#### Activities
1. In the Night Corridor review, how many years did Caroline Hill spend in a mental hospital before her release?
2. List every person and place named in the Night Corridor review.
3. Resume the review of the novel Night Corridor after its final sentence and carry it on.

#### Page text
++++++++++++++++++++

Monday, February 20, 2012
Night Corridor
by Joan Hall Hovey
http://www.joanhallhovey.com
Plot
It's 1973. Residents in the town of St. Simeon are in fear. A serial killer is roaming the streets. Caroline Hill, in a mental hospital for nine years is released to start her new life. With help from the hospital, she is set up in an apartment and a new job. While she rediscovers herself and tries to cope with the world, she deals with a sexist co-worker and realizes she's being watched and followed. As the weeks roll by, the body count grows and Caroline's fears mount. With the inevitable meeting with the killer she must wage a desperate fight for survival.
I like the premise, but once you get into it, you soon see how the story is 'off' in many places. For instance, weeks go by between the first suspicions of a stalker and the next incident. A subplot is included where the police suspect one guy of killing his wife and making it look like the serial killer's work, but they take a long while to get a search warrant to confront him.

++++++++++++++++++++

#### Source material
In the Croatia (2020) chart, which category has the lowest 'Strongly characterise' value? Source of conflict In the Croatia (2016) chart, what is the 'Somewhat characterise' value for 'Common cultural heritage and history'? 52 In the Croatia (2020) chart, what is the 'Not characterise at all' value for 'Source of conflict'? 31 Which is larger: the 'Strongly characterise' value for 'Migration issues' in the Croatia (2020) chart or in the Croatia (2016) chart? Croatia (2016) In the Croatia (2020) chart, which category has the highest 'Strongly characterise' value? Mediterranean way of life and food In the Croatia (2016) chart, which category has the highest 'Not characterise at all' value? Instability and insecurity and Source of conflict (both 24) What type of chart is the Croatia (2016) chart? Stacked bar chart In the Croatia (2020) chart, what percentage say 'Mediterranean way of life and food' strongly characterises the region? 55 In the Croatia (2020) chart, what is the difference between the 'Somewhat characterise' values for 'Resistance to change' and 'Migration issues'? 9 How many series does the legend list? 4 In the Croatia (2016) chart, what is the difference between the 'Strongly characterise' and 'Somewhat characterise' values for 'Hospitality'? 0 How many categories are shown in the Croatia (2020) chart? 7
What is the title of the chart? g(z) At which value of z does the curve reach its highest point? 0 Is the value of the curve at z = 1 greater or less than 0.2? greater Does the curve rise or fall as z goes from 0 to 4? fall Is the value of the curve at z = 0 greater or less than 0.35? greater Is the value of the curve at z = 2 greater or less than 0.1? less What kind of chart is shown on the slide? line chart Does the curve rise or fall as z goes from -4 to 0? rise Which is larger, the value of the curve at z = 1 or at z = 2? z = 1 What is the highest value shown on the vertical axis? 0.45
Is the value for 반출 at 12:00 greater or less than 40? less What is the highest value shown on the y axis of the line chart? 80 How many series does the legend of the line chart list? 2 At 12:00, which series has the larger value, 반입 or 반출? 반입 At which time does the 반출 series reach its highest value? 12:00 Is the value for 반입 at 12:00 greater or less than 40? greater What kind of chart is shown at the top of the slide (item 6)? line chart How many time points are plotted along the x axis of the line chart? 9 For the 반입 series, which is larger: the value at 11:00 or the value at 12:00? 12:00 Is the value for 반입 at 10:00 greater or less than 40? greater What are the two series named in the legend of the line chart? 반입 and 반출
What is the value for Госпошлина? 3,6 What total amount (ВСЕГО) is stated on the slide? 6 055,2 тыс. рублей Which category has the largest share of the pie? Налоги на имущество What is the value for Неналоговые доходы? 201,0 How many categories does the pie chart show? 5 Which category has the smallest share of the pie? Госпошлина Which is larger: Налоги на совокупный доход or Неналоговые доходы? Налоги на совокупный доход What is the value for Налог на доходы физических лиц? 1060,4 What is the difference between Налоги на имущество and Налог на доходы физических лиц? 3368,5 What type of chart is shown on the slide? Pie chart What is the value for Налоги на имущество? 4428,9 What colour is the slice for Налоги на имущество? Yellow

++++++++++++++++++++

#### Answers by item number
1. Nine years.

2. Joan Hall Hovey, St. Simeon, Caroline Hill

3.
Characters
Caroline Hill: 26, nine years in a mental institution. Put there by her Bible thumping father and submissive mother, both dead when story starts. Caroline had a baby out of wedlock and was forced to give it up. She's sensitive to others and wary of her new freedom.
Greta Bannister: Caroline's landlady. Talkative. Caring
Harold Bannister: Greta's 24 year old nephew. Learning disability. Works in a bakery. Develops a crush for Caroline.
Lynne Addison: Nurse in the institution. Dealing with her mother's Alzheimer's. Wants only the best for Caroline.
Thomas O'Neal: Homicide detective
Buddy: Abused as a child. Neglected by his mother and uncles including one who raped him.
Mike Handratty: Caroline's coworker at the diner. Sexist, chauvinist, harasses Caroline.
Jeffrey Denton: Piano player who lives above Caroline.
Relatively unexciting characters, even though Caroline's rediscovery of herself is an interesting study. Some of the background for a few characters is irrelevant to the story. Buddy's is a typical story.
Dialogue
Pretty basic. Some standard B-movie lines. Nothing too exciting.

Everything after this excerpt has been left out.